== PROVIDED MATERIAL ==

-- Opening Marker --

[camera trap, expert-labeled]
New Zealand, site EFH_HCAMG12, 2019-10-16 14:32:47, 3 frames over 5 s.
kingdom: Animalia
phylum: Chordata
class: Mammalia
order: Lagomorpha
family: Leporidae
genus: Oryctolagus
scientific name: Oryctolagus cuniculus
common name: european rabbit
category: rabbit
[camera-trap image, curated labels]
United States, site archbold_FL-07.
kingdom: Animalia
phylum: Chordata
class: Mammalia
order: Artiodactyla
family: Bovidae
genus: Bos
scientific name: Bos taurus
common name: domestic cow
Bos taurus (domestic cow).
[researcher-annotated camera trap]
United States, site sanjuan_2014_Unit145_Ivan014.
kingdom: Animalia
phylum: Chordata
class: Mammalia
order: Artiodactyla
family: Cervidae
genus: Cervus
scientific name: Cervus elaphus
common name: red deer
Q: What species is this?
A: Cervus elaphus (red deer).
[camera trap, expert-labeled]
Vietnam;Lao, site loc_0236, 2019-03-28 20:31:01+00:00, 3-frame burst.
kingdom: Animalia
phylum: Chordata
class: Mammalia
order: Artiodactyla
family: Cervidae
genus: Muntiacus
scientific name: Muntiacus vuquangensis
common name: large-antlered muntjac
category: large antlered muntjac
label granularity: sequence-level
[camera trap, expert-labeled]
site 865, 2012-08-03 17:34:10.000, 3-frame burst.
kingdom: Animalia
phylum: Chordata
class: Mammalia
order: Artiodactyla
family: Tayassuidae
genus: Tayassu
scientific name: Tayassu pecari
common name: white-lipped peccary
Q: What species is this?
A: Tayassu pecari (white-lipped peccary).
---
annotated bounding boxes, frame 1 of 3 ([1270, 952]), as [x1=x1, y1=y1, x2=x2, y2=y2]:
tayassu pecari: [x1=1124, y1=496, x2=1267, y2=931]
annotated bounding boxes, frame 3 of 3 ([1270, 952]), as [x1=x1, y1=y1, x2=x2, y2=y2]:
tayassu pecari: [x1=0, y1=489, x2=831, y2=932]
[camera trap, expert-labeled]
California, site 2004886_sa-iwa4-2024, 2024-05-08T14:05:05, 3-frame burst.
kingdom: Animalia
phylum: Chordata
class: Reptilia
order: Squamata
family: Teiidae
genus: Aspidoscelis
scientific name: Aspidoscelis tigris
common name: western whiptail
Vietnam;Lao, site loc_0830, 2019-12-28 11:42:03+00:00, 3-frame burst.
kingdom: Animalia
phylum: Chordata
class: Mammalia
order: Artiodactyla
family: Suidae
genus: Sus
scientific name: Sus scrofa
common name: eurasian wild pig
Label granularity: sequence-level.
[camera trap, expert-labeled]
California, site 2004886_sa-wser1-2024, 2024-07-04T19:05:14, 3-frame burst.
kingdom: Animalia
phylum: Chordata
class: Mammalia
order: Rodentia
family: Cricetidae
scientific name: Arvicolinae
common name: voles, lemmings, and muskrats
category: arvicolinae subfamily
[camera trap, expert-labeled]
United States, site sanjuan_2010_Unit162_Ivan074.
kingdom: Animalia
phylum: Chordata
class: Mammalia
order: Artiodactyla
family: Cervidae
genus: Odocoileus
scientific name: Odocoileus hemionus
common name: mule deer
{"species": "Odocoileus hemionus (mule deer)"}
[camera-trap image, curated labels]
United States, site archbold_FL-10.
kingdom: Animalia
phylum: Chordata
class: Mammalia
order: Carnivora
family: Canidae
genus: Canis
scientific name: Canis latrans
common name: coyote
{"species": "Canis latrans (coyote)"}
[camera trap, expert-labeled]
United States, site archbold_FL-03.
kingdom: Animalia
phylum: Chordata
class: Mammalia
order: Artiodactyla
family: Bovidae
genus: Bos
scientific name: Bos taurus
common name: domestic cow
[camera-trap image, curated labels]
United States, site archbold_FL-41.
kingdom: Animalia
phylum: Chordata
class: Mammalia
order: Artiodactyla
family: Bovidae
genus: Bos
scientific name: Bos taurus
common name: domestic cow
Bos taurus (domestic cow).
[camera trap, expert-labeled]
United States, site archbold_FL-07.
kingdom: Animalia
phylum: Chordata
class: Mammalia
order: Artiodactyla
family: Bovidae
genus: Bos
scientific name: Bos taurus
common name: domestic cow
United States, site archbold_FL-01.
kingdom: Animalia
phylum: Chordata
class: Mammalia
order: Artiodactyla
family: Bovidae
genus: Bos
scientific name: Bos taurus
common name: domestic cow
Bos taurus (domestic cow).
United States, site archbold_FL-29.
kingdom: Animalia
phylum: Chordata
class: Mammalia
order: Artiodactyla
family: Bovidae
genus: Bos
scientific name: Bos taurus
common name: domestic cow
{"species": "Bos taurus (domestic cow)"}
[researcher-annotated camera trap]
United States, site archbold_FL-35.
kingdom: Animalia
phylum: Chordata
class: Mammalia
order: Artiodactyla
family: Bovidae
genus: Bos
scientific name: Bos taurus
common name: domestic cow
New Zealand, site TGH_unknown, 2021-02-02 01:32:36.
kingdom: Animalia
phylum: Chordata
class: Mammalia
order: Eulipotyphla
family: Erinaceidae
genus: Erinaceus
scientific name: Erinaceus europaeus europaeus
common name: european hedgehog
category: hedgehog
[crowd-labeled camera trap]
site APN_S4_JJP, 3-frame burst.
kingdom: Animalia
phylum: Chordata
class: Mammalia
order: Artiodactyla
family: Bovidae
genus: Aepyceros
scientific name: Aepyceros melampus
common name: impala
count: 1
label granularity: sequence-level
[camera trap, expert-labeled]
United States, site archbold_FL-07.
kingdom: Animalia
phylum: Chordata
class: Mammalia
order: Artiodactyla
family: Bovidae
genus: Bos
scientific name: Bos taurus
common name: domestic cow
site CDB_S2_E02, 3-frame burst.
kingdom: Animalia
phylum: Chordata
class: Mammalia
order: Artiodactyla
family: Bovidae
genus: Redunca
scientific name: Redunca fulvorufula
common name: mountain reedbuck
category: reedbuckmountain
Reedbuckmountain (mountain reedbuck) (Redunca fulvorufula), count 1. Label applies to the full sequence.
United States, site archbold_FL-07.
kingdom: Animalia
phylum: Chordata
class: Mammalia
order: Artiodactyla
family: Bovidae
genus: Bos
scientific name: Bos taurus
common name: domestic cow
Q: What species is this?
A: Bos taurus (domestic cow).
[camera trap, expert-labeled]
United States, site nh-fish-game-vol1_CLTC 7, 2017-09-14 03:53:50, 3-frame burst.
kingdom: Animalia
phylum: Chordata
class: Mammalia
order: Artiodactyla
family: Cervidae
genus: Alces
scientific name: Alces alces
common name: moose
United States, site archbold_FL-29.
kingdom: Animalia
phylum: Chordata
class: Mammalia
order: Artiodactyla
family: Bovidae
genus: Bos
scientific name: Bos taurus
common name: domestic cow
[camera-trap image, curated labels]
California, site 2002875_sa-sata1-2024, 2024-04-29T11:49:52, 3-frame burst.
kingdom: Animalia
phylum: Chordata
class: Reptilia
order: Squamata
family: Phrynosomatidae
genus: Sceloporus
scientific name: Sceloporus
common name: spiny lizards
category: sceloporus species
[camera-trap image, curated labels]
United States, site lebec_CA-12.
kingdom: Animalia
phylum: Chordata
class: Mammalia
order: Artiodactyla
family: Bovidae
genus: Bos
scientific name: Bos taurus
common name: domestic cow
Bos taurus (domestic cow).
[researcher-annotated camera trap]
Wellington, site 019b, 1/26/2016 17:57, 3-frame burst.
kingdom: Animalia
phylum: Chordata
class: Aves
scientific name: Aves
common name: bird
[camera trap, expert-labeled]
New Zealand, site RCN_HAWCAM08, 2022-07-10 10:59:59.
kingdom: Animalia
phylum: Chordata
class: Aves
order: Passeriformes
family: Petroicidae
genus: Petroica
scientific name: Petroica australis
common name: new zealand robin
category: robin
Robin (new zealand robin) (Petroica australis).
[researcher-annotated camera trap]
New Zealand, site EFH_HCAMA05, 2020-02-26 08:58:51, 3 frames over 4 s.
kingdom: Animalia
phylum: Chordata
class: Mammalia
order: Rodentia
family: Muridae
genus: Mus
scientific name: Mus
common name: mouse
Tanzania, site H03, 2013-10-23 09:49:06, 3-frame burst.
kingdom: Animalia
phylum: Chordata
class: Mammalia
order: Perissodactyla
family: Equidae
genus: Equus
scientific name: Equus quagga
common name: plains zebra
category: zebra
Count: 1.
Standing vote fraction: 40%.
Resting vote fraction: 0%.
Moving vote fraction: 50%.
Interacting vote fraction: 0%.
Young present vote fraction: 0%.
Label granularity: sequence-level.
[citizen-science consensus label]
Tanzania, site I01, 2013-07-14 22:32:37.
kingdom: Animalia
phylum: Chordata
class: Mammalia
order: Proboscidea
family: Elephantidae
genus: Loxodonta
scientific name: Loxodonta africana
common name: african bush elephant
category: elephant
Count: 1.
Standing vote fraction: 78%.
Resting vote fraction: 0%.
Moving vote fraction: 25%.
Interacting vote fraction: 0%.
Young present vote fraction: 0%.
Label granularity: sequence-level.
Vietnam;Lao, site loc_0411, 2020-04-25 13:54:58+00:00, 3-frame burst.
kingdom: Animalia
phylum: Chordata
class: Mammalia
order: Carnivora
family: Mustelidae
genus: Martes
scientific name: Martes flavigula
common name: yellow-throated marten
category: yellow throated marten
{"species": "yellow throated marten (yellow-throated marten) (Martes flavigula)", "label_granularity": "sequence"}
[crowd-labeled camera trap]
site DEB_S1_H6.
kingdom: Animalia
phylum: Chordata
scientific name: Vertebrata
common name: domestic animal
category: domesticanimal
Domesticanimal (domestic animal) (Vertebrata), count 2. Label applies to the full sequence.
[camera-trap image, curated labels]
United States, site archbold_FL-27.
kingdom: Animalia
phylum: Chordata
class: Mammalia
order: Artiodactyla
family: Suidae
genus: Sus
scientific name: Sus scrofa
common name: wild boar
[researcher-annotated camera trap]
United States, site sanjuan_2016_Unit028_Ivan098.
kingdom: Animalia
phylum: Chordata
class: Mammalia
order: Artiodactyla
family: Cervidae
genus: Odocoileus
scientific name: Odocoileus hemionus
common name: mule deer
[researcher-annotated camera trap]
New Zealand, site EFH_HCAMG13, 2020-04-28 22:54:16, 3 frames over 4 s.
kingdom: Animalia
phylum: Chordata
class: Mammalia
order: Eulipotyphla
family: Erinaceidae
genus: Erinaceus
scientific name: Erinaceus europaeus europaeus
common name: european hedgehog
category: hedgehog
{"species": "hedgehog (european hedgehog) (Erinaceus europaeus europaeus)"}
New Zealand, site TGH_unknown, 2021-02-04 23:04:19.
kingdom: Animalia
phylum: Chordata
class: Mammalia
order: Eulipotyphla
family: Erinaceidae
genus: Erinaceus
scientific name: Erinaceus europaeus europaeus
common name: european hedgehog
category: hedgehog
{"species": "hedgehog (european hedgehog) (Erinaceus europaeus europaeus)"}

-- Closing Marker --

== WHAT IS REQUIRED ==
For the string "throated", count the lines of the entries above that include it; answer with the number only.

== EXERCISE OUTPUT ==
3